As the countdown to the EU referendum debate continues, the momentum appears to have continued to swing towards Brexit: 'Leave' went ahead in the polls last week, with one survey putting them five points clear of 'Remain'. What's more, David Cameron has looked more and more rattled. Yesterday, he had to answer questions on Marr about whether he really believed his warnings over Brexit, given that the UK leaving the European Union now doesn't seem so unlikely. So if Project Fear isn't paying off, what can the 'Remain' camp do to try and regain control of the debate? The answer for the Prime Minister this week is to take a step back from the campaign trail. Instead, Labour figures from the past and present will be urging their party's supporters not to back Brexit. Today, it's the turn of Gordon Brown. He'll say:
'From now until 10pm on 23 June, we will not rest and I will not stop explaining why 9 million Labour voters have most to gain from remaining in the EU.'
So whilst Brown's enthusiasm can't be faulted, can his intervention actually help? One of the key parts of his strategy will be in putting forwards a 'positive' case for remaining in the EU. This could prove particularly powerful in reaching out to a core of Labour voters who will have been switched off by the warnings against Brexit issued by the Government. He'll also talk about an EU 'solidarity' fund for areas overwhelmed by migrants, which, at least partly, is addressing one of the key factors which could swing this debate: migration.
Brown won't be alone this week in trying to convince Labour voters of the importance of staying in: Jeremy Corbyn, Hillary Benn, Tom Watson and Harriet Harman are all hitting the campaign trail as well. Whilst Ed and David Miliband will also be trying to target voters with local newspaper articles in key Labour areas.
But is this just a desperate last-ditch attempt by the 'Remain' camp to call the substitutes off the bench? Although it might be tempting to dismiss Brown as a political has-been who won't do much to help, that would be to ignore just how crucial Labour voters will be in this vote. Whilst actual Labour members are firmly in the 'Remain' camp (some 83 per cent said they wanted to stay in the EU, according to a YouGov survey), it's the nine million Labour voters who are the ones who need to be targeted. Worryingly, many of these have had no idea what the party's position is on the EU debate. And given that around a third of people who voted for Labour in 2015 are leaning towards 'Leave', this seems particularly troubling.

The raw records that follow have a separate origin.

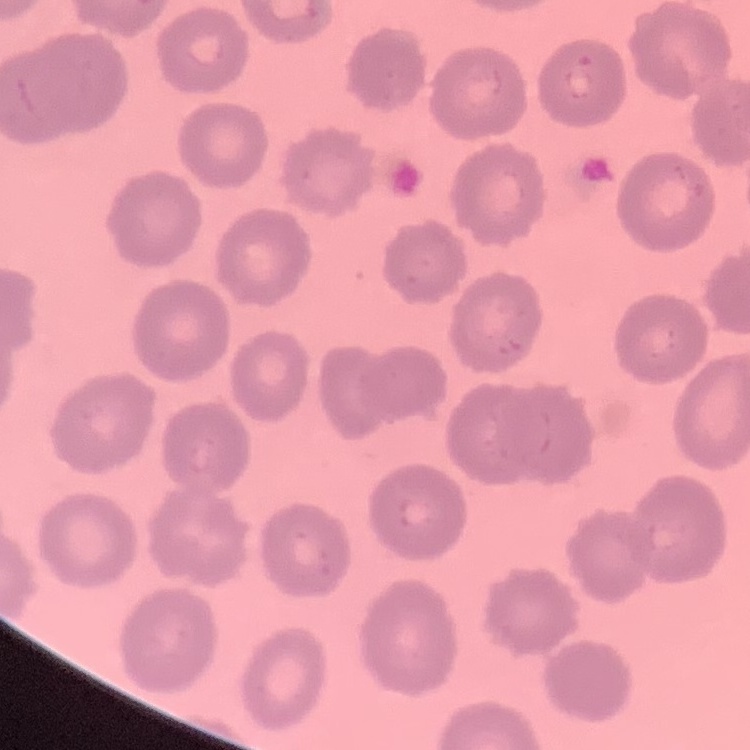 The erythrocytes show no rouleaux formation. One tile cut from a larger photomicrograph. Thin blood film. Stained with either Field's or Giemsa.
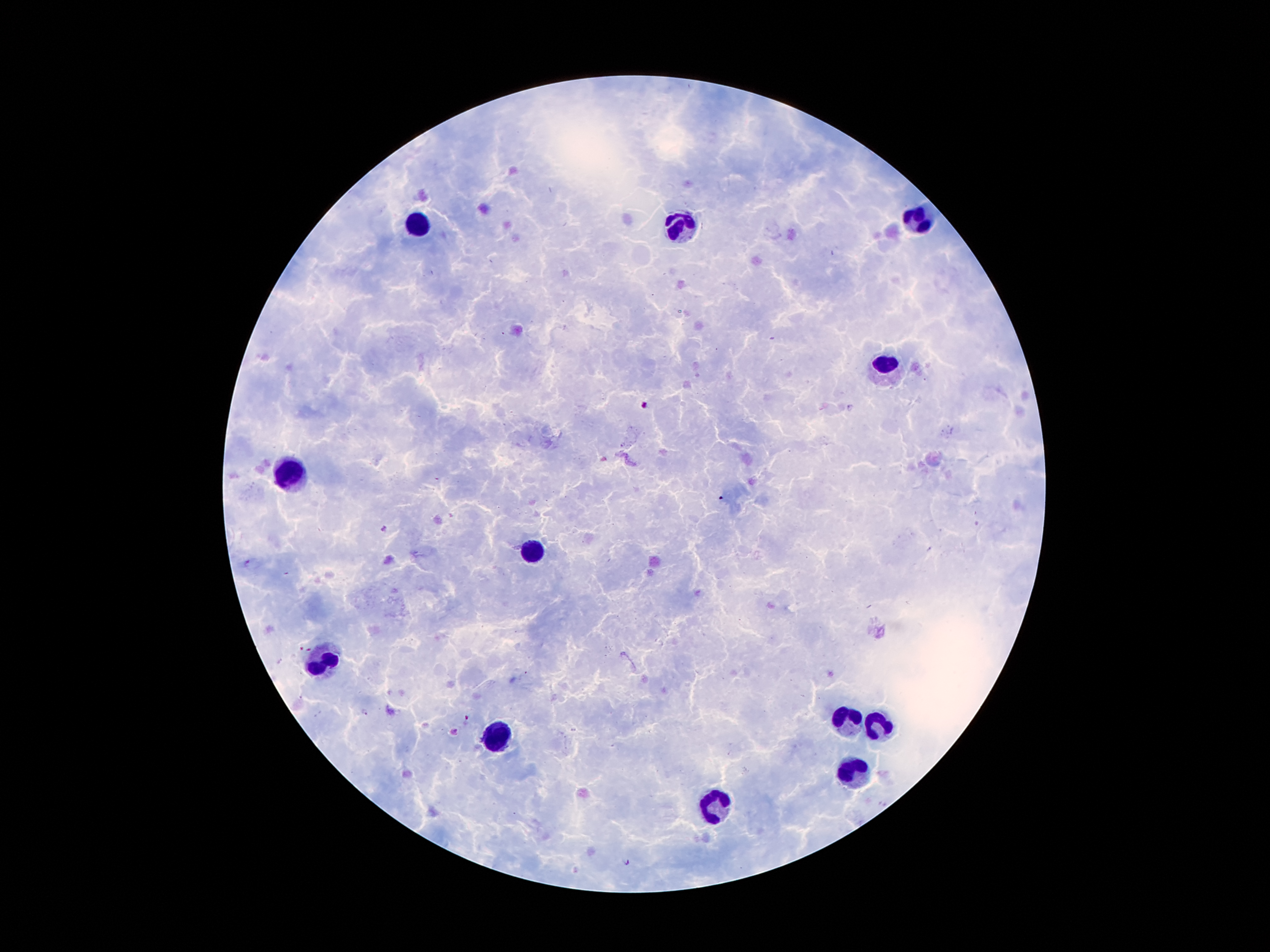
Giemsa-stained preparation. Thick blood film. Single field of view. Image is 1270×952 pixels. 100x magnification. Patient malaria status: infected with Plasmodium falciparum. Smartphone photograph taken through the microscope eyepiece.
Identify the preparation type.
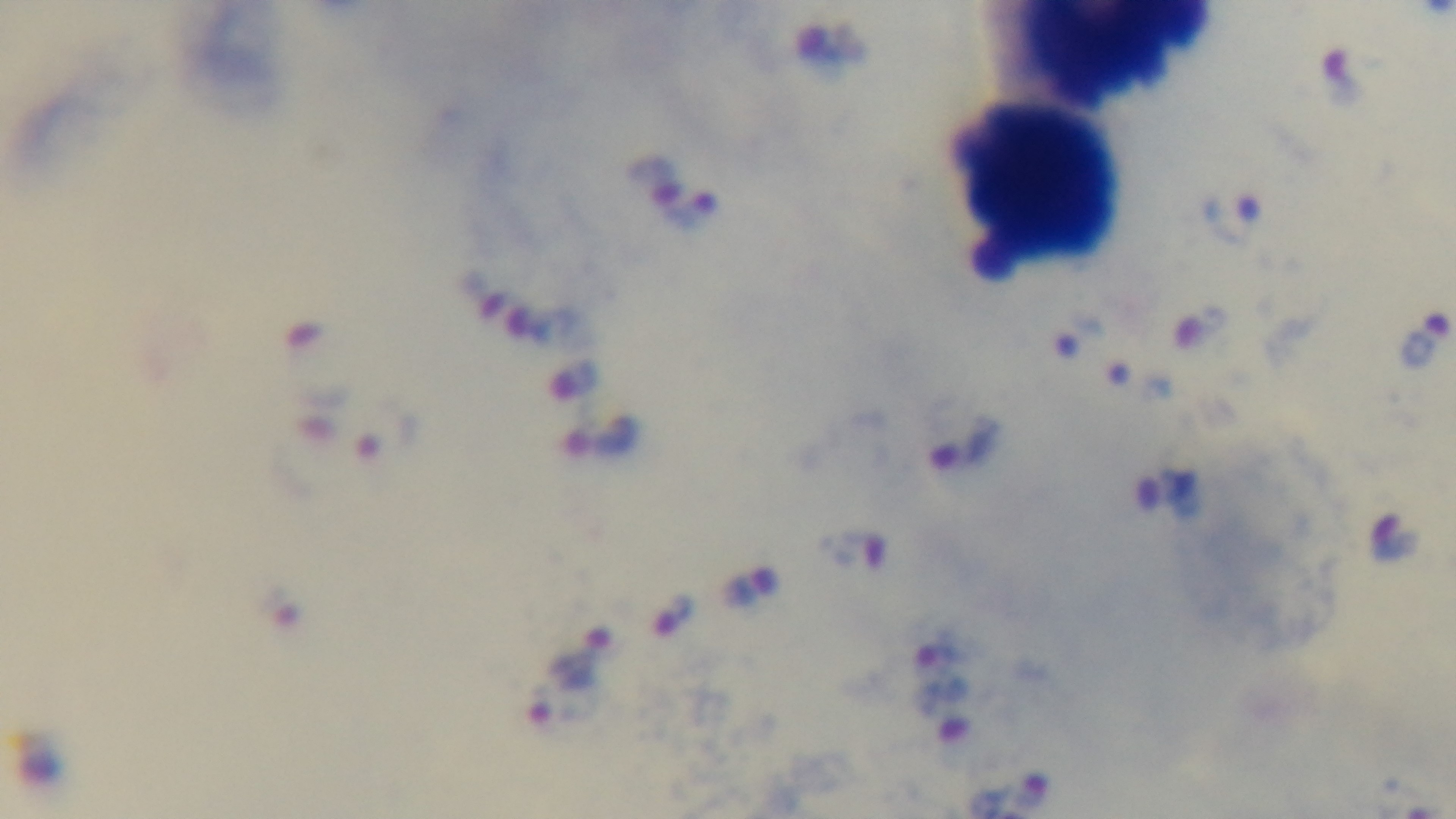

This strategy by Labour to take the front foot this week, will at least address this issue then. And a show of unity over the referendum will also help to shift the referendum on June 23rd away from being a vote on David Cameron's handling of events: something that must be avoided at all costs if Labour voters are to be wooed. So can Gordon Brown win it for 'Remain'? It might sound improbable, but it's also worth remembering how crucial his intervention in the Scottish referendum was. And whilst it might have been doom and gloom for 'Remain' over the last few weeks, it's also important to consider just how many voters still change their minds in the run-up to a vote.